WHAT THE TASK ASKS:
Identify each line below that contains the word "height", and copy it out.

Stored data

+-------+

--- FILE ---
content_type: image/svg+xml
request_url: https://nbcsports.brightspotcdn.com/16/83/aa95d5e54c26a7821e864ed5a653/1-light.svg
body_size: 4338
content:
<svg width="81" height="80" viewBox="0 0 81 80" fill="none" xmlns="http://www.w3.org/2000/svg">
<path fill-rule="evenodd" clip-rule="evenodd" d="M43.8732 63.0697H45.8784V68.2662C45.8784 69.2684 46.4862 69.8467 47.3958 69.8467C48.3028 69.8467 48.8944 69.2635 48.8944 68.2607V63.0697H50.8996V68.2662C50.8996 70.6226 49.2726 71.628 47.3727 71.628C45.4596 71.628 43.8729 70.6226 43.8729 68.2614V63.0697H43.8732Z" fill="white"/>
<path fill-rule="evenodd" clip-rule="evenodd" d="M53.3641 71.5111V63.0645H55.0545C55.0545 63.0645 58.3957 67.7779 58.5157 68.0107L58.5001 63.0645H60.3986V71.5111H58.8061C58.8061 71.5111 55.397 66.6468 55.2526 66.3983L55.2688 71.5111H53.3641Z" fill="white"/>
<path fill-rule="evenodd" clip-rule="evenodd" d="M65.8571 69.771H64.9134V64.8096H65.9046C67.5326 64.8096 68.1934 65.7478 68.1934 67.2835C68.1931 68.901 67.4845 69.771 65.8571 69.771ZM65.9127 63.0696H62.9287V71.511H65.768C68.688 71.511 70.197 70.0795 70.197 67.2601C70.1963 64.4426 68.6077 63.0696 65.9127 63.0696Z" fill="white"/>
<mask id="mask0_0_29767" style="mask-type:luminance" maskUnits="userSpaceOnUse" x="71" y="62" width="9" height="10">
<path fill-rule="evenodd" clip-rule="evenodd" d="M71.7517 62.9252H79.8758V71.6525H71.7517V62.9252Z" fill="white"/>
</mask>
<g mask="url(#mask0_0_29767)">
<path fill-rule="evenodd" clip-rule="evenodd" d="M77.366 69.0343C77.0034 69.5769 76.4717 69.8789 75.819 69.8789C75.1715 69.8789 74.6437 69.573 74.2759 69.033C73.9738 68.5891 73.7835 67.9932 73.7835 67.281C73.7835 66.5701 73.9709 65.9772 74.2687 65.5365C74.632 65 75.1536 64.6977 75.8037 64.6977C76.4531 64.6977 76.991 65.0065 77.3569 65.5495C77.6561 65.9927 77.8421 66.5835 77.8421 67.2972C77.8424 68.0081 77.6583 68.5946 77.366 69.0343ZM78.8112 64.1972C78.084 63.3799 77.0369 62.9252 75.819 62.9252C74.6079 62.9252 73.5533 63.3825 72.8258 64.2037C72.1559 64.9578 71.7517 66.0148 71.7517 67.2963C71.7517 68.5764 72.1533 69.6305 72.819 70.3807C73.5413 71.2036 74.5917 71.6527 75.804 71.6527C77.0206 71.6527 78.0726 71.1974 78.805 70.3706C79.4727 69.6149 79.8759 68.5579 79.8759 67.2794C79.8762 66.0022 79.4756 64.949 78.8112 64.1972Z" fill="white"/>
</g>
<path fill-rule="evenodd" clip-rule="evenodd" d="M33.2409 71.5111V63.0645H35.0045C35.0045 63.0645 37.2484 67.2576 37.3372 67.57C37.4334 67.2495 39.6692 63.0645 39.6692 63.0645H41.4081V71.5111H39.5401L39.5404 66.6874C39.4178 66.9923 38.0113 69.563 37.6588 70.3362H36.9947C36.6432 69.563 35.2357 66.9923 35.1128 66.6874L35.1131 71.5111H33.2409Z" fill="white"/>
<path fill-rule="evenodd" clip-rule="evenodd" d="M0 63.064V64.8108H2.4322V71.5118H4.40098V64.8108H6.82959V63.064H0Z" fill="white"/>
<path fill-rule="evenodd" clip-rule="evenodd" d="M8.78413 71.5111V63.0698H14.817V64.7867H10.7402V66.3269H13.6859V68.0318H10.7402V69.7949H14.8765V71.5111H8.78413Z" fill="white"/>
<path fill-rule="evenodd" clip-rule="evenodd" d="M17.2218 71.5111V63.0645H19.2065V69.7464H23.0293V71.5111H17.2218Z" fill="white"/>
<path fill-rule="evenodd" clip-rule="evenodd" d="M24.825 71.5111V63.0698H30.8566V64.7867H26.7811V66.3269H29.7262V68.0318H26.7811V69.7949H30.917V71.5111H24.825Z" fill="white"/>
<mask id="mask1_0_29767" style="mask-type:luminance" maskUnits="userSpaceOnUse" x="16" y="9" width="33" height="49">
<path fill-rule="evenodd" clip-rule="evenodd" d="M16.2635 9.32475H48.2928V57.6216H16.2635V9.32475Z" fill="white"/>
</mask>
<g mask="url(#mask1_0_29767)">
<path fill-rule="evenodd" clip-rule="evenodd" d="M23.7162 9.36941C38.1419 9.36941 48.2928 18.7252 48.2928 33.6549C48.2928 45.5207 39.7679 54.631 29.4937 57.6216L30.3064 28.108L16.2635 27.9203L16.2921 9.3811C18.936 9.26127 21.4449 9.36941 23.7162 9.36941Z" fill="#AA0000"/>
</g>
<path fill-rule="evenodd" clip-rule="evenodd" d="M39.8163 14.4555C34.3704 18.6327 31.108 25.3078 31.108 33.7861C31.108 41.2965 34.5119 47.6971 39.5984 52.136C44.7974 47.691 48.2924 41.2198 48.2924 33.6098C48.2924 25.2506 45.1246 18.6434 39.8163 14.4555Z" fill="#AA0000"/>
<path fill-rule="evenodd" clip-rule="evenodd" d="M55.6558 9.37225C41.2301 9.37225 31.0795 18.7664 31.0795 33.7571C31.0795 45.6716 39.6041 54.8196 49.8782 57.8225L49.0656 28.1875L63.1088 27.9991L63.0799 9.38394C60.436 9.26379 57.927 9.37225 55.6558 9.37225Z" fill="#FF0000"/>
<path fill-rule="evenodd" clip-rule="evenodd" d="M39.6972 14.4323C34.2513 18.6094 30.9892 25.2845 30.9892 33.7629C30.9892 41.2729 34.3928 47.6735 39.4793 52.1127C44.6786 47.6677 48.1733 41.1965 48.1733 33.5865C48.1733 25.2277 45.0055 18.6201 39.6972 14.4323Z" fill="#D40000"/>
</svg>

+-------+

YOUR SOLUTION:
<svg width="81" height="80" viewBox="0 0 81 80" fill="none" xmlns="http://www.w3.org/2000/svg">
<mask id="mask0_0_29767" style="mask-type:luminance" maskUnits="userSpaceOnUse" x="71" y="62" width="9" height="10">
<mask id="mask1_0_29767" style="mask-type:luminance" maskUnits="userSpaceOnUse" x="16" y="9" width="33" height="49">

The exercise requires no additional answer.